Searching for Sugar Man
By Kirk Honneycut, Honeycutts Hollywood 26.07.2012
A documentary filmmaker could make movies forever without coming across
a more incredible story than “Searching for Sugar Man.” Swedish documentarian
Malik Bendjelloul, whose previous work has mostly been based on musicians, hit
pure gold with this film.
The film made a considerable splash at 2012 Sundance, where Sony
Pictures Classics acquired the picture. Now it falls to everyone including us
critics to get the word out so the movie doesn’t fall victim of the seem
capricious fate that sucker-punched its central figure 40 years ago. That would be a
singer/songwriter out of Detroit in the early ’70s known simply as Rodriguez.
Make that unknown as Rodriguez as his first two albums bombed so badly his
label dropped him, two weeks before Christmas which, incredibly — there’s that
word again — was prophesied in a lyric from a song on that last album.

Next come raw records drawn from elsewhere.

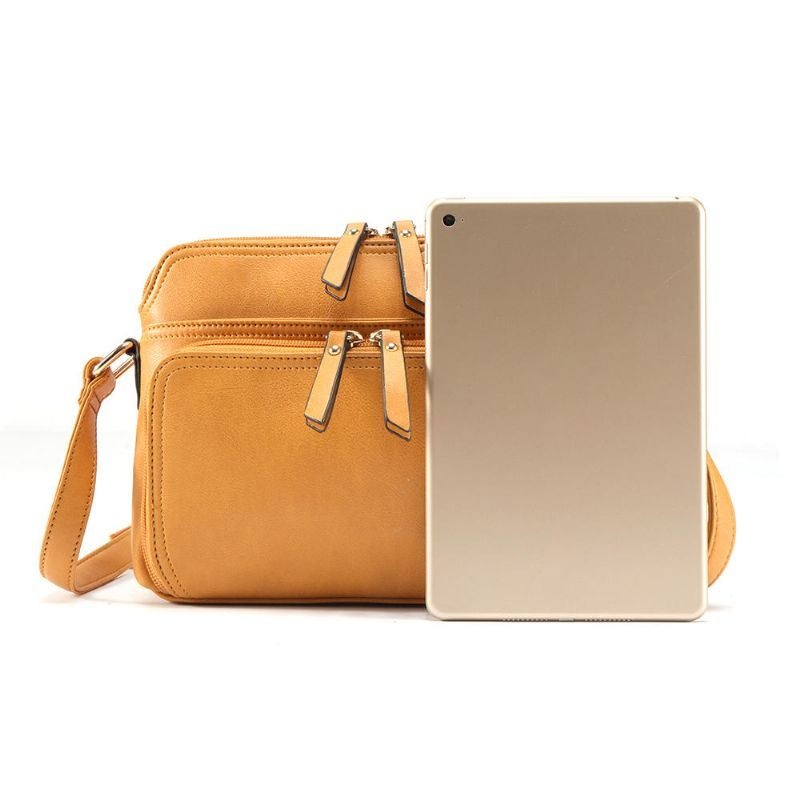 Kobiety Solidne Kieszenie Z Wieloma Kieszeniami Casual Faux Leather Crossbody Torba Na Ramię Torebka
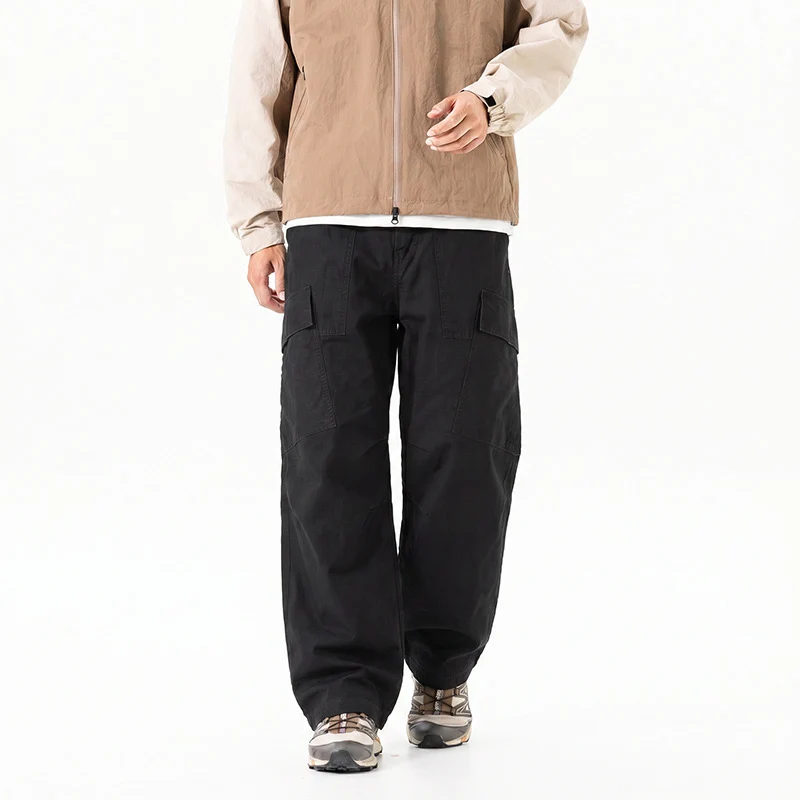 Damen Weite Cropped Cargo‑Hose mit elastischem Bund und aufgesetzten Taschen Drune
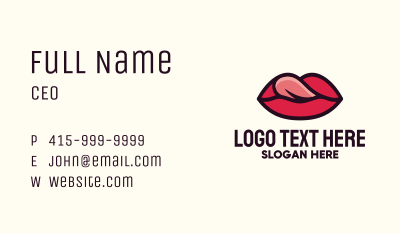 Tongue Lick Lip Cosmetics Business Card Image Preview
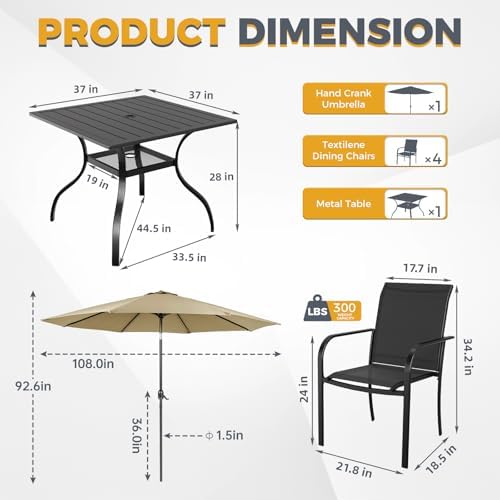 Incbruce 6 Pcs Patio Dining Set, Textilene Chairs and Square Table with Brown Umbrella (Black) - Image 6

The first of the many mysteries the film attempts to clear up is that
failure. The songs are damn good. You get hints of Dylan in his lyrics and
vocal interpretations but Rodriguez writes the gritty truth about the city he
knows. It’s urban poetry at its best and his voice has a pleasing lilt that
fits the songs hand in glove.
Nevertheless, Rodriquez’s music career is a flop and the man disappears
from view. Virtually no one in the business knows what happened to him — or
even remembers him. Meanwhile, the album makes its way to South Africa, then
under international boycott over its virulently racist apartheid policies.
Somehow — and this
too is a wonder given the counter-cultural, anti-establishment attitudes
reflected in much of the pop/rock music of that era — his songs more than any
others resonate completely with disaffected Afrikaners, especially Afrikaner
musicians. Rodriquez, unbeknownst to him or anyone in the music business, is a
huge hit in South Africa. I mean HUGE.
In the film,
Bendjelloul tracks down Clarence Avant, the former head of Sussex Records in
Hollywood, which handled Rodriquez’s LPs. When asked how many people bought the
album in the U.S., he shrugs and says, “Six. My wife and maybe my daughter …

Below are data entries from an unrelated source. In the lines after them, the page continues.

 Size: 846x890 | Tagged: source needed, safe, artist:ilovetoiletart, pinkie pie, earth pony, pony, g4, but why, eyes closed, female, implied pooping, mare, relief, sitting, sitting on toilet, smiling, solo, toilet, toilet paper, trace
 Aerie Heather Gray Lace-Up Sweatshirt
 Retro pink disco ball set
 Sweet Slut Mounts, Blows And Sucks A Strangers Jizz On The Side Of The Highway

no, she was too young.” A South African record exec is asked the same question.
He too shrugs and guesses maybe a half million!
Now understand this
story takes place in the ’90s so it’s really close to a pre-Internet story.
This could never happen today when you can track down anyone on the Web. So in
South Africa, the only country that cares about him, Rodriquez is considered
dead for whatever reason.
The legends about
his death are all grandiose and gruesome. Mostly, they feature a suicide on
stage in front of a disgruntled audience.
Then a Cape Town
fan named Stephen ‘Sugar’ Segerman, who now runs a record store, grows
determined to track down the facts about Rodriquez’s death. And an American
journalist, Craig Bartholomew-Strydom, takes up a challenge Segerman issued on
liner notes for a re-release of his album in South Africa to find out.
Guess what? The man
is still alive and working in construction in Detroit, living in the same house
for 40 years. Again he was hiding in plain sight, even running for political
offices in Detroit so he hardly disappeared. As I said, this is pre-Internet.
What happens next
is, again, incredible.
I have hopes that
go beyond this movie. My real hope is that, yes, the movie does well, but that
rereleases by Light
in the Attic Records of the music and Sony Legacy’s release of
the soundtrack CD on July 24
will establish Rodriguez in the U.S.
You get why South
Africans dug the songs. What you don’t get and what the movie is unable to
clear up is why no one else did. His stuff is that good.
Bendjelloul treats
the story like a detective yarn, even supplying music himself that gets the
edginess of most mystery movies. I suppose this review has a few spoilers but
since Sundance and, yes, with the Internet, no one is going to see this movie
thinking that Rodriguez went out in a blaze of suicidal glory.
In fact, in a
lesser movie, you might be annoyed at the number of times those interviewed
express their sheer incredulous wonder at the story their relating. Fact will
always outrank fiction in the amazement category.
The “Mission:
Impossible” movies in the end all feel so very possible. “Searching for Sugar
Man” feels absurd at every point. How can this be? But it is.